- Work instruction 1:
In the passage about Switzerland's Expo pavilion, which pavilions received the maximum five stars in the unofficial guide?
- Work instruction 2:
Reproduce word for word the part of the passage about Switzerland's Expo pavilion starting at "An unofficial guide" and ending at "the Siberian permafrost.".
- Work instruction 3:
Resume the passage about Switzerland's Expo pavilion from the point where it stops.

- Text for analysis:
※ ※ ※
Initial fears that Switzerland’s presentation at the Expo could confuse or alienate Japanese visitors have so far proven unfounded.
An unofficial guide to the exhibition – published ahead of Friday’s opening - awarded Switzerland four out of a possible five stars. Only the US and South Korean pavilions received maximum points.
"This accolade suggests that we are taking the right approach," said Philippe Neeser, Deputy Commissioner-General to the Swiss pavilion.
"So I’m confident that six months from now Switzerland’s contribution to the Expo will be judged to have been a success."
Before that, Switzerland and all other countries present in Japan will have to lure visitors away from what is anticipated to be the star attraction at the Expo: the fully-intact head of a mammoth recently uncovered in the Siberian permafrost.
※ ※ ※
- Data supplied:
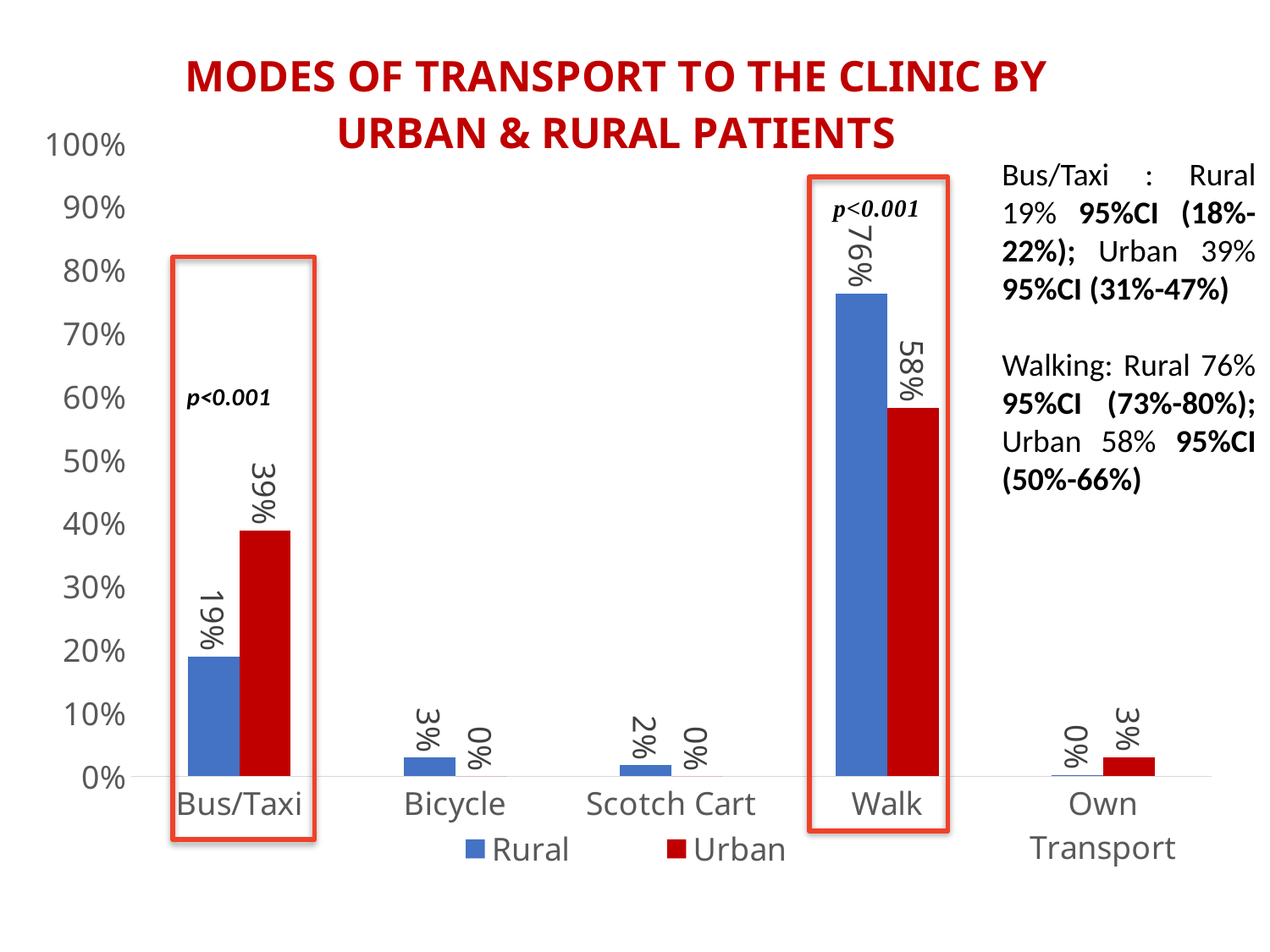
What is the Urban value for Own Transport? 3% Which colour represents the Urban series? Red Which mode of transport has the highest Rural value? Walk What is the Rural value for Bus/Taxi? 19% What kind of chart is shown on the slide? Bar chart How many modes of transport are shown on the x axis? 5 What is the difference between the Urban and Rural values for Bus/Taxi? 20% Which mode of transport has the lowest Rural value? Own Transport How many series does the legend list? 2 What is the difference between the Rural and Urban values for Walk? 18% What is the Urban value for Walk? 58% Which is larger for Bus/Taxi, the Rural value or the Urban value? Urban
※ ※ ※
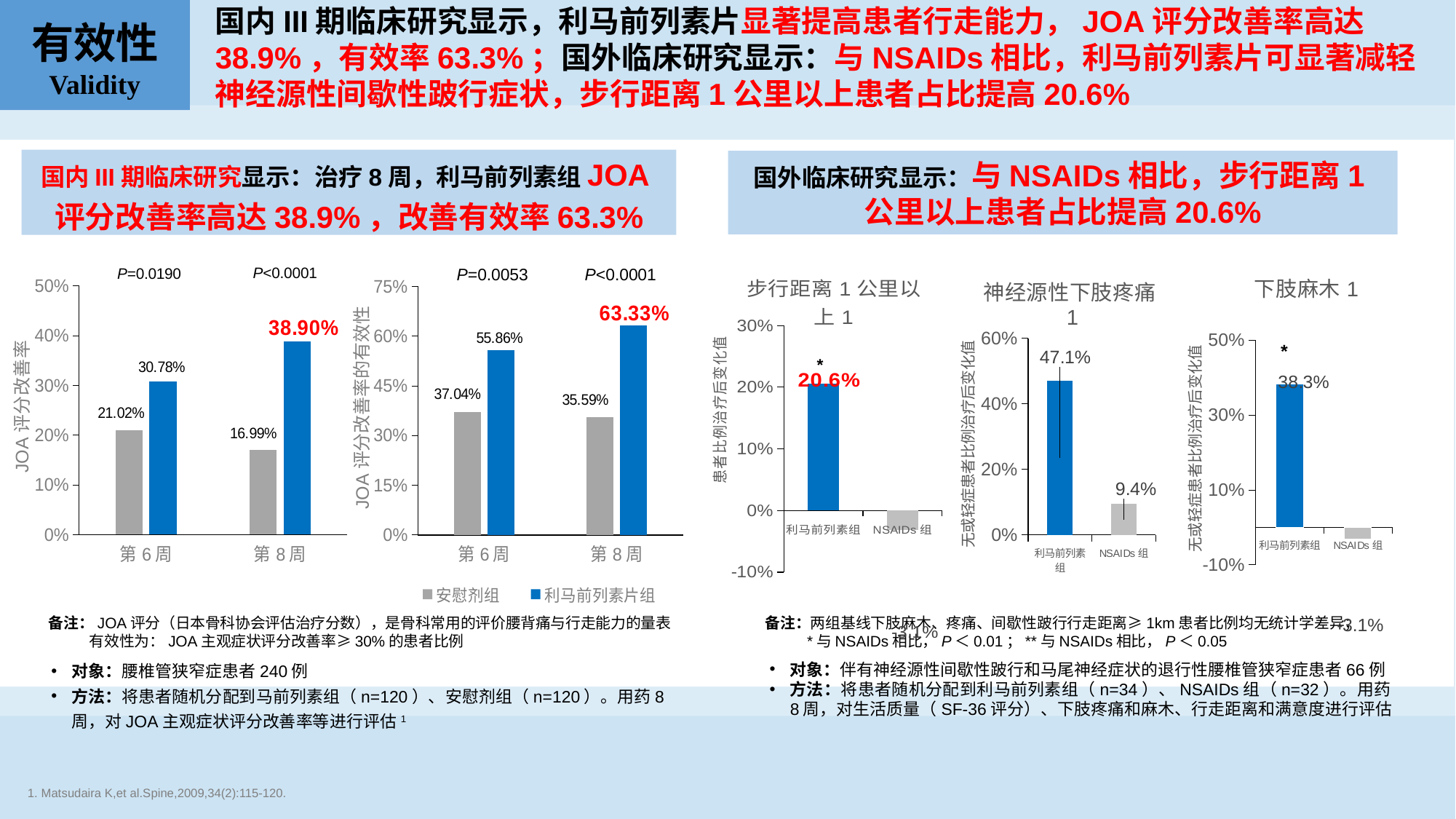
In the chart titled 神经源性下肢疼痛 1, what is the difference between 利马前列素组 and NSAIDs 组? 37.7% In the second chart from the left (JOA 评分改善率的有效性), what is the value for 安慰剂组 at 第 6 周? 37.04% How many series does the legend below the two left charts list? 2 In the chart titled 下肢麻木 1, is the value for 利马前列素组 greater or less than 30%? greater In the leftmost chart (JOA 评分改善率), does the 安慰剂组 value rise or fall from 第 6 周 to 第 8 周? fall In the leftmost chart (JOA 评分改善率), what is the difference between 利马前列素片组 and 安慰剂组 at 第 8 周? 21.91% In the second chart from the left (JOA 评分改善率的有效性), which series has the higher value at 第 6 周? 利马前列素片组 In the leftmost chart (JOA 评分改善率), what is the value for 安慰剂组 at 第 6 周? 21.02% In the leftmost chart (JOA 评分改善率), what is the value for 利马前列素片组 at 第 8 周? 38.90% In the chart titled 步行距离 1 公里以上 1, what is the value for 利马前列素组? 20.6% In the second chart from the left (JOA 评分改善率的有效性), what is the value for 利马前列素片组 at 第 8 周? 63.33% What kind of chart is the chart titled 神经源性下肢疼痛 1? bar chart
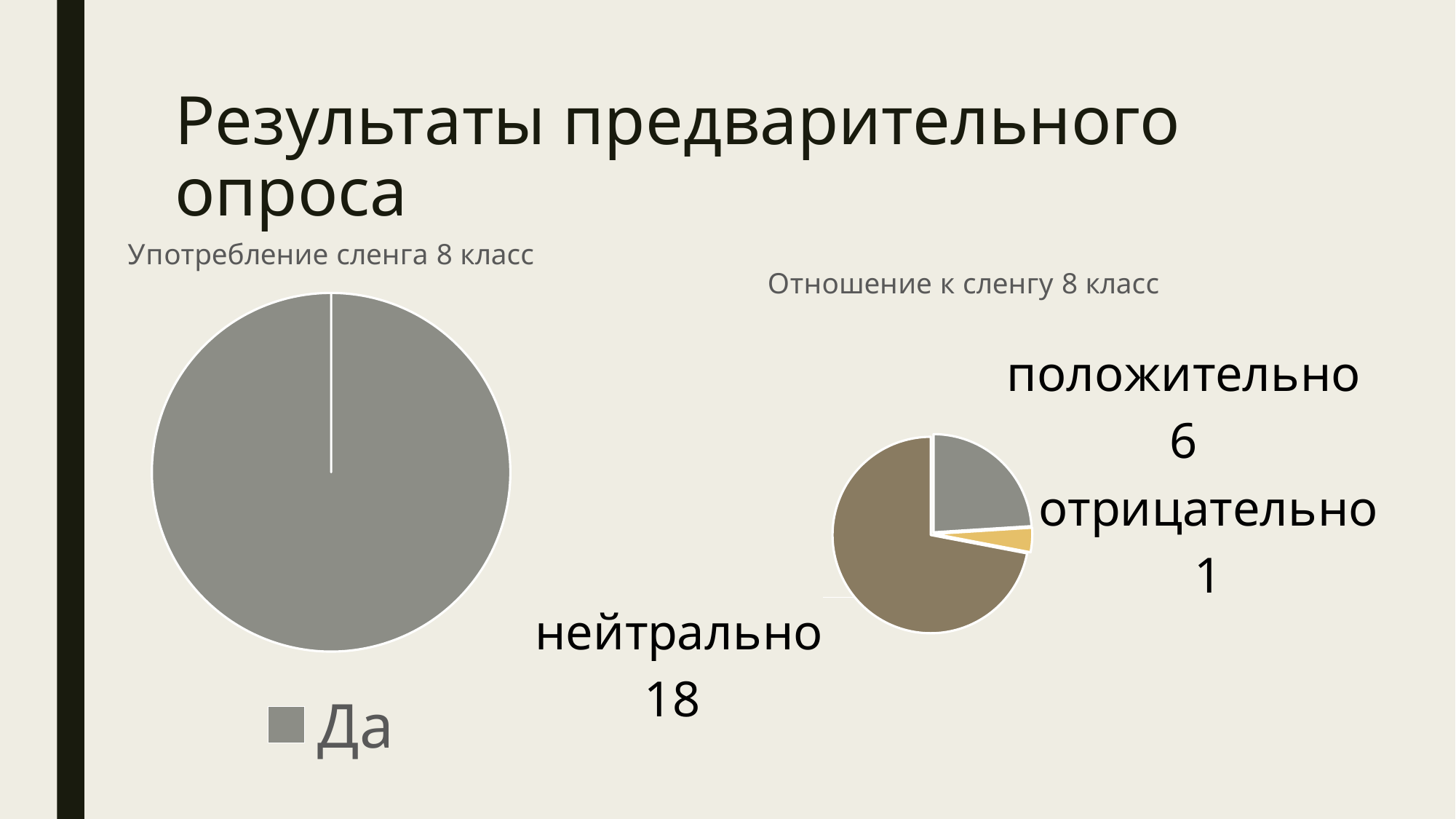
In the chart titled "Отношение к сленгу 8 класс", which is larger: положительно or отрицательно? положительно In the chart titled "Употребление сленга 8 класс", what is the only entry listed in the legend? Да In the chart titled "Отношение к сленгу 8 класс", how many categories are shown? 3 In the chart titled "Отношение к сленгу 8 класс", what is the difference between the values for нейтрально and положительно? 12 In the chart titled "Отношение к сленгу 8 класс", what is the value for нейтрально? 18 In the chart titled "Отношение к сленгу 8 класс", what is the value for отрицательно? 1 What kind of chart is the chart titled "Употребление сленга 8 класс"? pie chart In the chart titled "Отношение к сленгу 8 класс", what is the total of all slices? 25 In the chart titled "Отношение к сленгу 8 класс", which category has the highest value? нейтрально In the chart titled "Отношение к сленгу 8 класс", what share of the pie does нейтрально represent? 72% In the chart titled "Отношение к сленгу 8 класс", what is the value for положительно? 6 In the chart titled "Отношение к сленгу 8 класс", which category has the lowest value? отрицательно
※ ※ ※
- Task result 1:
The US and South Korean pavilions.

- Task result 2:
An unofficial guide to the exhibition – published ahead of Friday’s opening - awarded Switzerland four out of a possible five stars. Only the US and South Korean pavilions received maximum points.
"This accolade suggests that we are taking the right approach," said Philippe Neeser, Deputy Commissioner-General to the Swiss pavilion.
"So I’m confident that six months from now Switzerland’s contribution to the Expo will be judged to have been a success."
Before that, Switzerland and all other countries present in Japan will have to lure visitors away from what is anticipated to be the star attraction at the Expo: the fully-intact head of a mammoth recently uncovered in the Siberian permafrost.

- Task result 3:
Scientists believe the frozen remains could yield clues to the mystery of why the animal became extinct 10,000 years ago.
swissinfo, Ramsey Zarifeh in Aichi, Japan
The 2005 World Expo runs for six months from March 25 to September 25.
Switzerland’s pavilion at the global exhibition is called "The Mountain" and was built at a cost of SFr15 million ($12.7 million).
It will operate at a maximum capacity of 800 visitors per hour.
Swiss President Samuel Schmid is expected to visit the Expo site during an official visit to Japan in April.